Much as I would like to stir the pot by suggesting that the Reserve Bank of Australia should and will cut interest rates on Melbourne Cup day, I actually agree with market expectations that it’s now a relative long shot. What’s more, to my mind, the case for a further rate cut anytime soon is quite weak.
The RBA may well cut interest rates again in the first half of 2017, but it will first need to be convinced that its hopes of annual underlying inflation reaching 2% by June next year are unlikely to be realised. In turn, that may take at least one – but likely two – more CPI reports, suggesting the next window for a rate cut could be as early as February, but most likely May. And of course, all this assumes the economy continues to chug along at a close to a trend pace such that the unemployment rate holds near current levels around 5.5%.
Let’s recall what’s happened this past year. We entered 2016 with annual underlying having eased to 2% by the December quarter 2015, and in its February Statement of Monetary Policy (SMP), the RBA indicated it was expecting underlying inflation to hold at 2% by the June quarter 2016. Then came the shock March quarter CPI, which saw annual underlying inflation drop to 1.5%.
Gobsmacked, the RBA took on board this number and – together with a navel gazing re-think of its medium-term inflation outlook (particularly in light of stubbornly weak wages growth and business liaison suggesting intense retail competitive pressures), it slashed it forecasts for annual underlying inflation over the next two years from 2.5% to 2%. It now predicted annual underlying inflation would only be 1.5% in the June quarter, and pushed out its expectation for when underlying inflation would reach 2% another year until the June quarter 2017.
The RBA cut rates in May based on these revised forecasts, which were publically released a few days later in the May SMP. Once underlying inflation was confirmed at only 1.5% in the June quarter CPI report, the RBA then cut rates again in August – completing a 0.5% adjustment down in rates to reflect the 0.5% downward revision to its medium-term inflation outlook. Notably, however, the RBA did not revise down its inflation forecasts further in the August SMP, which is why rates were left on hold in September and October.

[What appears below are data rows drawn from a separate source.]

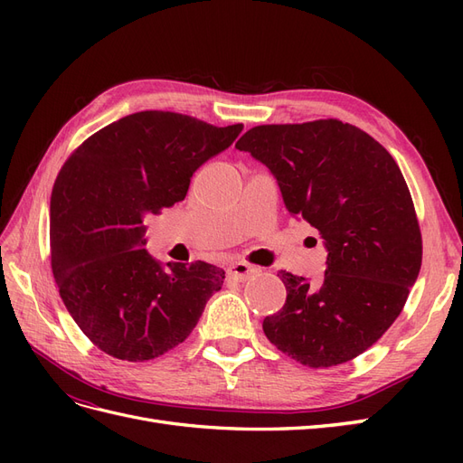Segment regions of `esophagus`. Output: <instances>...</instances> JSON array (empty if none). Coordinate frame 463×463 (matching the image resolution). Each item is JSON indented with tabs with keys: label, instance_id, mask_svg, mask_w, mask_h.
<instances>
[{
	"label": "esophagus",
	"instance_id": "esophagus-1",
	"mask_svg": "<svg viewBox=\"0 0 463 463\" xmlns=\"http://www.w3.org/2000/svg\"><path fill=\"white\" fill-rule=\"evenodd\" d=\"M257 272H259L257 266L249 264V262H235V264L230 266V270H228L230 278L235 279V282H245V279H249L250 276L257 274Z\"/></svg>",
	"mask_w": 463,
	"mask_h": 463
}]
</instances>
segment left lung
Wrapping results in <instances>:
<instances>
[{
	"mask_svg": "<svg viewBox=\"0 0 463 463\" xmlns=\"http://www.w3.org/2000/svg\"><path fill=\"white\" fill-rule=\"evenodd\" d=\"M235 148L269 167L286 208L328 250L318 284L278 274L288 298L264 318L266 338L311 369L352 361L398 318L421 269V230L396 160L340 119L257 125Z\"/></svg>",
	"mask_w": 463,
	"mask_h": 463,
	"instance_id": "left-lung-1",
	"label": "left lung"
}]
</instances>
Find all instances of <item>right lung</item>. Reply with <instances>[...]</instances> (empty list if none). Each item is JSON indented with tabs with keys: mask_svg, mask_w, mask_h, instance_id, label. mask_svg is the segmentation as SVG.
I'll return each mask as SVG.
<instances>
[{
	"mask_svg": "<svg viewBox=\"0 0 463 463\" xmlns=\"http://www.w3.org/2000/svg\"><path fill=\"white\" fill-rule=\"evenodd\" d=\"M241 131V123L137 111L90 135L63 164L50 203L52 272L69 315L104 354L164 355L222 289L214 264L154 260L143 249L145 220L184 201L197 167Z\"/></svg>",
	"mask_w": 463,
	"mask_h": 463,
	"instance_id": "add662e5",
	"label": "right lung"
}]
</instances>
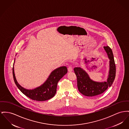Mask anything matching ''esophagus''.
Listing matches in <instances>:
<instances>
[{"mask_svg": "<svg viewBox=\"0 0 129 129\" xmlns=\"http://www.w3.org/2000/svg\"><path fill=\"white\" fill-rule=\"evenodd\" d=\"M68 71L69 72H71L73 71V68L72 66H69L68 67Z\"/></svg>", "mask_w": 129, "mask_h": 129, "instance_id": "34e87169", "label": "esophagus"}]
</instances>
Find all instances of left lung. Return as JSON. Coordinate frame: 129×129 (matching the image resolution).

Heading into the November meeting, the key issue was whether the September quarter CPI would, as with the March quarter, surprise on the downside – which might have forced the RBA to revise down its inflation forecasts even further and, going by its May precedent, likely cut rates on Melbourne Cup day.
As it turned out, the CPI outcome was broadly in line with RBA expectations: allowing for rounding, that RBA has likely concluded annual underlying inflation held at 1.5% in the September quarter, meaning the RBA is unlikely to revise its inflation forecasts again when the November SMP is released a few days after the Board meeting.
With the inflation outlook unchanged, there’s no case to cut rates in November. It’s that simple.
That said, as noted above, the RBA’s current inflation projections – likely retained in the November SMP – do contain the expectation that annual underlying inflation will rise to 2% by the June quarter next year, largely because of a firming in labour costs.
Barring any sudden shock to the economy, it’s whether this forecast turns out to be correct or not that will likely determine whether the RBA cuts interest rates again. And as noted above, I doubt the RBA will have enough convincing information to make that call at least until May next year, following the March quarter 2017 CPI result.
Of course, all this begs the question: what will happen to inflation? Given the now stubbornly high $A, likely continued intense retail sector competition, and the likely easing in housing costs pressures (especially rents) over the coming year, a lot is riding on higher labour costs to push up inflation. I suspect underlying inflation will struggle to get back to 2% that quickly.
The bigger question is then how newly installed RBA Governor Phillip Lowe reacts. While he has recently emphasised a desire to interpret the 2 to 3% inflation target flexibly – noting its medium-term nature – he’s also mindful of the risk of letting inflation expectations dropping too far if stubbornly low inflation persists too long. That would make it even harder to get inflation back up again.
All that leads me to conclude there’s still a good chance of a rate cut in 2017.